Sobrevivir a un infarto le hace valorar a una persona el milagro de la vida. Esa nueva oportunidad refleja la resiliencia del organismo, pero también le advierte que la salud no da espera. Los abusos y descuidos pasan la factura y exigen pago inmediato. Cambiar los hábitos alimenticios, iniciar o mejorar una rutina de ejercicios, vivir de una manera más tranquila/equilibrada se convierte en algo impostergable si no se quiere repetir la experiencia, debilitando cada vez más el corazón o enfrentando la muerte.
Eso mismo le pasa a nuestro país. Después de un año y medio de pandemia, que exacerbó otros virus preexistentes, Colombia sufrió un paro cardíaco prolongado durante las movilizaciones de abril y mayo. Hoy son visibles las lesiones, apenas se están normalizando los signos vitales; seguimos en recuperación. No podemos pretender haber salido de la clínica, cuando la realidad es que abandonamos la sala de cuidados intensivos e intermedios, para seguir en otra habitación repleta de equipos médicos.
No hay nada peor en un proceso de recuperación que actuar como si nada hubiera pasado, como si el cuerpo no hubiera sido reanimado y fuera el mismo. Muchas de las enfermedades de ese paro social súbito y angustiante que vivimos continúan ahí y exigen que se sigan replanteando los liderazgos, las prioridades, la redistribución, la lucha contra la corrupción sistémica, entre otros, no solo desde lo público sino también desde lo privado y todos los espacios. Debemos entender que los síntomas y la enfermedad nos corresponden a todos, así como su tratamiento, que debe ser rápido, preciso y efectivo, con instrucciones claras. No hay tiempo para divagar. Se requiere reimaginar la vida, los roles y las acciones, ya que seguir siendo y haciendo lo mismo o con los mismos nos lleva a que el cuerpo responda tarde o temprano de igual manera.
En medio de toda esta complejidad, este país tiene tremendo corazón. Cada vez que lo recorro, sobre todo en las periferias, me enamoro más y siento unas palpitaciones distintas que me dan esperanza y motivación. La actitud y acciones diarias de esa gran mayoría de colombianos que por haber enfrentado tantos virus, aislamientos forzados y vacunas ya tienen un sistema inmunitario y emocional fortalecido, que a pesar de todo solo va para adelante. Esos liderazgos invisibles y de servicio son los que reaniman este país a diario, a pesar del trauma, la desigualdad y la incertidumbre. Sin duda, necesitamos más otras especialidades y especialistas que integren nuestros equipos médicos para prevenir y para sanar, y tratar de una manera más rápida y efectiva nuestras enfermedades.
El infarto, más allá de evidenciar lo poco saludable del pasado, exige definir una ruta clara para mejorar hacia el futuro y poder sanar como nación. En el hospital en el que estamos, nos estamos despertando a los dolores después de la anestesia, como por ejemplo el empobrecimiento masivo, la creciente inseguridad y la criminalidad exacerbada. En el pasillo escuchamos a los cirujanos, quienes se preocupan más por defender sus aportes antes y durante la operación que por tratar al paciente en su postoperatorio.
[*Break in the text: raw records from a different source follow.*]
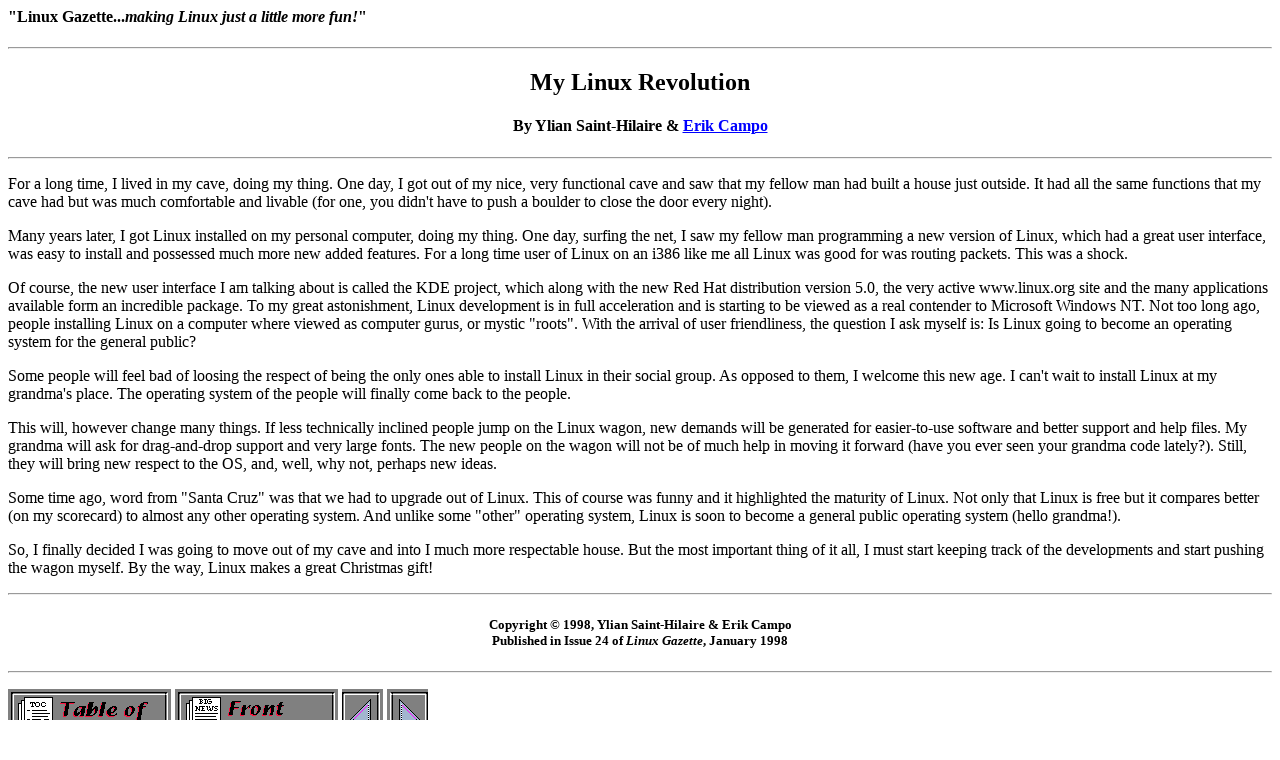

--- FILE ---
content_type: text/html
request_url: https://ftp.gwdg.de/pub/linux/misc/gazette/issue24/campo.html
body_size: 4378
content:
<!--startcut ==========================================================-->
<!DOCTYPE HTML PUBLIC "-//W3C//DTD HTML 3.2//EN">
<HTML>
<HEAD>
<title>My Linux Revolution Issue 24</title>
</HEAD>
<BODY BGCOLOR="#FFFFFF" TEXT="#000000" LINK="#0000FF" VLINK="#A000A0"
ALINK="#FF0000">
<!--endcut ============================================================-->

<H4>
"Linux Gazette...<I>making Linux just a little more fun!</I>"
</H4>

<P> <HR> <P> 
<!--===================================================================-->

<center>
<H2>My Linux Revolution </H2>
<H4>By Ylian Saint-Hilaire &amp; <A
HREF="mailto:campo@atm.teleinfo.uqam.ca">Erik Campo</A></H4>
</center>
<P> <HR> <P>  
For a long time, I  lived in my  cave, doing my thing.  One day, I got
out of my nice,  very functional cave and  saw that my fellow  man had
built a house just outside. It had all the same functions that my cave
had but was much comfortable and livable (for  one, you didn't have to
push a boulder to close the door every night). 
<p>
Many years later, I got Linux installed on my personal computer, doing
my thing. One day, surfing the net, I saw  my fellow man programming a
new version of  Linux, which had a great  user interface, was  easy to
install  and possessed much more new  added  features. For a long time
user of  Linux on an i386 like  me all Linux  was good for was routing
packets. This was a shock. 
<p>
Of course, the new user interface I am talking about is called the KDE
project, which  along with the  new Red Hat  distribution version 5.0,
the very active www.linux.org site and the many applications available
form   an  incredible  package.  To  my    great astonishment,   Linux
development is in full acceleration and is  starting to be viewed as a
real contender  to  Microsoft Windows  NT.  Not too  long ago,  people
installing Linux  on a  computer  where viewed  as computer  gurus, or
mystic "roots". With the arrival of  user friendliness, the question I
ask myself is: Is Linux  going to become an  operating system for  the
general public? 
<p>
Some people will feel bad  of loosing the  respect  of being the  only
ones able to install Linux in their social group.  As opposed to them,
I welcome this new age. I can't wait  to install Linux at my grandma's
place.  The operating system of  the people will  finally come back to
the people. 
<p>
This will, however  change  many things. If less  technically inclined
people jump on   the Linux wagon, new   demands will be  generated for
easier-to-use  software and better support and  help files. My grandma
will  ask  for drag-and-drop support   and  very large fonts. The  new
people on the  wagon will  not be of   much help in moving it  forward
(have you ever seen your grandma code lately?). Still, they will bring
new respect to the OS, and, well, why not, perhaps new ideas. 
<p>
Some time ago,  word from "Santa Cruz" was  that we had to upgrade out
of Linux. This of course was funny and  it highlighted the maturity of
Linux. Not only  that Linux  is free   but it compares  better (on  my
scorecard)  to  almost any other    operating system. And  unlike some
"other" operating system,   Linux is soon  to become  a general public
operating system (hello grandma!). 
<p>
So,  I finally decided I was  going to move out  of my cave and into I
much more respectable house. But the most important thing of it all, I
must start keeping  track of  the  developments and  start pushing the
wagon myself. By the way, Linux makes a great Christmas gift! 

<!--===================================================================-->
<P> <hr> <P> 
<center><H5>Copyright &copy; 1998, Ylian Saint-Hilaire &amp; Erik Campo<BR> 
Published in Issue 24 of <i>Linux Gazette</i>, January 1998</H5></center>

<!--===================================================================-->
<P> <hr> <P> 
<A HREF="./index.html"><IMG ALIGN=BOTTOM SRC="../gx/indexnew.gif" 
ALT="[ TABLE OF CONTENTS ]"></A>
<A HREF="../index.html"><IMG ALIGN=BOTTOM SRC="../gx/homenew.gif"
ALT="[ FRONT PAGE ]"></A>
<A HREF="./nelson.html"><IMG SRC="../gx/back2.gif"
ALT=" Back "></A>
<A HREF="./ayers.html"><IMG SRC="../gx/fwd.gif" ALT=" Next "></A>
<P> <hr> <P> 
<!--startcut ==========================================================-->
</BODY>
</HTML>
<!--endcut ============================================================-->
Mientras los protagonistas sigan siendo ellos y no la curación, seguiremos corriendo el riesgo de un nuevo colapso. Para que el país-paciente salga de la clínica necesita tranquilidad y estabilidad, y que los que podemos, desde diferentes sectores, generemos un mejor ambiente trascendiendo la agitación creciente de cara a las elecciones. Cada uno suma o resta para propiciar o prevenir otro infarto, pero –ya conociendo al paciente– se requiere, sin dilaciones, de otro manejo.